Sejauh ini memang negara tujuan ekspor CPO Indonesia ada di beberapa negara besar seperti China, dan India belum terjerumus dalam jurang resesi. Akan tetapi sejumlah negara lain seperti AS dan Eropa ini inflasinya sangat tinggi, dan pertumbuhan ekonominya terus mengalami tekanan.
“Dan di luar itu masih banyak negara yang berpeluang untuk terjebak dalam resesi yang bisa saja resesi ini meluas ke Negara lainnya. Kita perlu mengkhawatirkan bagaimana nasib petani sawit, maupun laju pertumbuhan ekonomi Sumut ke depan. Dimana harga CPO dunia yang belakangan ini mengalami penurunan, berpeluang berlanjut jika nantinya dunia dilanda resesi yang berkepanjangan,” jelasnya.
Dengan penurunan harga CPO memang produk turunan dari minyak kelapa sawit bisa saja mengalami penurunan harga. Katakanlah minyak goreng, margarine, sabun serta sejumlah produk lainnya.
“Akan tetapi bagaimana Sumut harus berhadapan dengan ancaman resesi tersebut nantinya. Mengingat ancaman resesi ini akan menekan harga sawit di semua level termasuk petani,” jelasnya.
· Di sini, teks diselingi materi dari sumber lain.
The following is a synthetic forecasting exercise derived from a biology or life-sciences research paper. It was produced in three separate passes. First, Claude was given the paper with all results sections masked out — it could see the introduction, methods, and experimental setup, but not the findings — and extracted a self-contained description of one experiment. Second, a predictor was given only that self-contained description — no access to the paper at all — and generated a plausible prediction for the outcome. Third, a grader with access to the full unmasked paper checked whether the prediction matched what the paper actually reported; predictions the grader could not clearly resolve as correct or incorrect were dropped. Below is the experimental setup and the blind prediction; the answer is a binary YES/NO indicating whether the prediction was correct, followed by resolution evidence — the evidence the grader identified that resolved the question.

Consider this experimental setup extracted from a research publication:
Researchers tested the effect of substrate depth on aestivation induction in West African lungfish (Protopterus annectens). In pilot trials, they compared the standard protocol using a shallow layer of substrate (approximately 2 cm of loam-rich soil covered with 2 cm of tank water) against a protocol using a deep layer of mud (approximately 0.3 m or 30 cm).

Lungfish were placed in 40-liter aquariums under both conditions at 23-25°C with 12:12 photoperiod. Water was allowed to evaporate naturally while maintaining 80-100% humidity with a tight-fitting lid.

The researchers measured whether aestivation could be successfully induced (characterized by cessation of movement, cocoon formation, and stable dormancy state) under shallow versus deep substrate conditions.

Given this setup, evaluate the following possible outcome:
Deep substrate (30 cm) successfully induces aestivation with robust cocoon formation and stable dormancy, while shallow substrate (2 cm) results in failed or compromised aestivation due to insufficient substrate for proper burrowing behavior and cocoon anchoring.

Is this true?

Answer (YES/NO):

Masih terlalu dini memang jika disimpulkan bahwa harga CPO akan turun dan bisa bertahan rendah nantinya. Tetapi yang perlu diwaspadai adalah ancaman melambatnya pertumbuhan ekonomi global bisa menekan harga sawit.
Program intensifikasi penggunaan bio diesel bisa dilakukan, atau mendorong konsumsi CPO domestik juga bisa dilakukan. Tetapi rentang waktu terjadinya resesi ini bisa terjadi di tahun depan.
“Butuh upaya lain untuk dijadikan bumper seperti belanja pemerintah yang bisa digenjot, menggantikan penurunan kinerja ekonomi akibat harga sawit anjlok. Kita harus bersiap dengan kemungkinan skenario terburuk yang mungkin akan kita hadapi ditengah ancaman resesi saat ini,” tandasnya. (wol/eko/d1)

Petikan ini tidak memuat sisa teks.